[Records of spatial reasoning questions]
+ + + +

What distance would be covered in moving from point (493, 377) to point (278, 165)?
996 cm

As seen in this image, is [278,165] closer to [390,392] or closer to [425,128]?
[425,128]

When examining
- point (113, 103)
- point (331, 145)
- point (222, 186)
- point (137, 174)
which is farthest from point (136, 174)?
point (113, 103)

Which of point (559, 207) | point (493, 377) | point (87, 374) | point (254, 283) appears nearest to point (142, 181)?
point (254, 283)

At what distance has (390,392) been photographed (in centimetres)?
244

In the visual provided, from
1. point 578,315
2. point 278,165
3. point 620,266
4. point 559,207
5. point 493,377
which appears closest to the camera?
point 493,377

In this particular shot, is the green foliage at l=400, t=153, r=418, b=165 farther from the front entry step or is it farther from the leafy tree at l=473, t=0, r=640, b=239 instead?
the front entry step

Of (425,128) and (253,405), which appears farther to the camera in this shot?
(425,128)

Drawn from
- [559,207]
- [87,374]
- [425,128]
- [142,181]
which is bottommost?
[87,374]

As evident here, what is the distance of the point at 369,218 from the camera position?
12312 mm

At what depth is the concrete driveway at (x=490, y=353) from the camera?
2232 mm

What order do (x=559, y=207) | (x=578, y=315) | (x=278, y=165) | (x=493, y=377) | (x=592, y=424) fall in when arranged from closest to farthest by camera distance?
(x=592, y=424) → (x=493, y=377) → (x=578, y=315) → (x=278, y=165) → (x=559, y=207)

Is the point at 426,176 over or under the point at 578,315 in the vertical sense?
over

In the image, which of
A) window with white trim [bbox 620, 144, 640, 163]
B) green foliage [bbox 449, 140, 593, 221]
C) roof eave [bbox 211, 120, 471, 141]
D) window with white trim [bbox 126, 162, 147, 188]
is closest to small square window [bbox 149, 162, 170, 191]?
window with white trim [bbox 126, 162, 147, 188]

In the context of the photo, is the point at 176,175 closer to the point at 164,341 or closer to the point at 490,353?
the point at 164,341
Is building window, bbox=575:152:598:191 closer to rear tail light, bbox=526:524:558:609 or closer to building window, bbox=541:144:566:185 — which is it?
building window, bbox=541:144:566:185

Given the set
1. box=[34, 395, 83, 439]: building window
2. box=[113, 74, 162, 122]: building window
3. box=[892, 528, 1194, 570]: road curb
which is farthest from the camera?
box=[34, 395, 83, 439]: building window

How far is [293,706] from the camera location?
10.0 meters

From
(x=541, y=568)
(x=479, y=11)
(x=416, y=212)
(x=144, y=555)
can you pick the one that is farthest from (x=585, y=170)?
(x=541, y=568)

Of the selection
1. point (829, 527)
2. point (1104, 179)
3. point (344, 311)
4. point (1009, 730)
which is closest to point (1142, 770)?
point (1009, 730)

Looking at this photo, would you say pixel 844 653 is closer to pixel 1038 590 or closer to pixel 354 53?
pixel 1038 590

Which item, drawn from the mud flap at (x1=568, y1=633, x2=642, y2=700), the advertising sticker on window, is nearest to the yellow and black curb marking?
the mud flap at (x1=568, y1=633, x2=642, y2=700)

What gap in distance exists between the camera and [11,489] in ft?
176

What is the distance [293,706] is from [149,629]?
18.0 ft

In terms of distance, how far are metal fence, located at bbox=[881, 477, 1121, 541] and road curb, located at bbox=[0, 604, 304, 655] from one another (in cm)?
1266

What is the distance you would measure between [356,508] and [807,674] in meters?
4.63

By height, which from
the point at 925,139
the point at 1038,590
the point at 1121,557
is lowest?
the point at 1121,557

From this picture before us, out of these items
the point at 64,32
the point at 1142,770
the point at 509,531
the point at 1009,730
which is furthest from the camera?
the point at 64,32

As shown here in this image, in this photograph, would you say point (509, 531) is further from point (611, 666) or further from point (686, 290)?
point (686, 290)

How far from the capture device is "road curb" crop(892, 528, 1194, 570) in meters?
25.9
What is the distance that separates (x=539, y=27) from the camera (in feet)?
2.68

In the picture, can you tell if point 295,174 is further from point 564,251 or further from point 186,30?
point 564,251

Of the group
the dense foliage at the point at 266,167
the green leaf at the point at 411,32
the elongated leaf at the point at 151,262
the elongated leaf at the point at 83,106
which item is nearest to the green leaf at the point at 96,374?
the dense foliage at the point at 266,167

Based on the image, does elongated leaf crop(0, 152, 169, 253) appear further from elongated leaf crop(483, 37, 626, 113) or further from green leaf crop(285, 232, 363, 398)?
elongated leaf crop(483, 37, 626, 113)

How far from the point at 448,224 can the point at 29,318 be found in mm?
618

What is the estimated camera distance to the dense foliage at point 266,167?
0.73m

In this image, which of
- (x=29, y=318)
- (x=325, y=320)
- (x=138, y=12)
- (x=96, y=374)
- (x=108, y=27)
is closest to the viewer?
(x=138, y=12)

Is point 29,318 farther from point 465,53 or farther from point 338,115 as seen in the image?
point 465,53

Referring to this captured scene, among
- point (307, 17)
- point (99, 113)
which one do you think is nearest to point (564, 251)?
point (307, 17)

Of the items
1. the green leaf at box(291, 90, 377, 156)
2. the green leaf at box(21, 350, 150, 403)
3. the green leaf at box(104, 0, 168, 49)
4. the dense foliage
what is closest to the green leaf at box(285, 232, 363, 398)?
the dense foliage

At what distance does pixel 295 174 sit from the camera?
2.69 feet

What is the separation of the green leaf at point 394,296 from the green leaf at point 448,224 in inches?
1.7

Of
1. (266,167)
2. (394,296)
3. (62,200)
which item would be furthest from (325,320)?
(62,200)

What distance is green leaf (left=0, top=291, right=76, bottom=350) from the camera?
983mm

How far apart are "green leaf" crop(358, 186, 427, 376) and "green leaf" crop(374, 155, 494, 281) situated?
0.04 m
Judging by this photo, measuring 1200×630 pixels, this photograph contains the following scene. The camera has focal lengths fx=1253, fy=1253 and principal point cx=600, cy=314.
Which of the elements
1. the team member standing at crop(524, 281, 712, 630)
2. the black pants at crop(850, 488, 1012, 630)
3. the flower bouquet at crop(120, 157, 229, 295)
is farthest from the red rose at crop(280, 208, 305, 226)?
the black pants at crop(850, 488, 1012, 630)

+ + + +

## SET PROBLEM
Copy word for word the lines starting at the one that contains "Judging by this" and ending with the last line of the records.

## SOLUTION TO THIS PROBLEM
Judging by this photo, measuring 1200×630 pixels, this photograph contains the following scene. The camera has focal lengths fx=1253, fy=1253 and principal point cx=600, cy=314.
Which of the elements
1. the team member standing at crop(524, 281, 712, 630)
2. the black pants at crop(850, 488, 1012, 630)
3. the flower bouquet at crop(120, 157, 229, 295)
is farthest from the red rose at crop(280, 208, 305, 226)?
the black pants at crop(850, 488, 1012, 630)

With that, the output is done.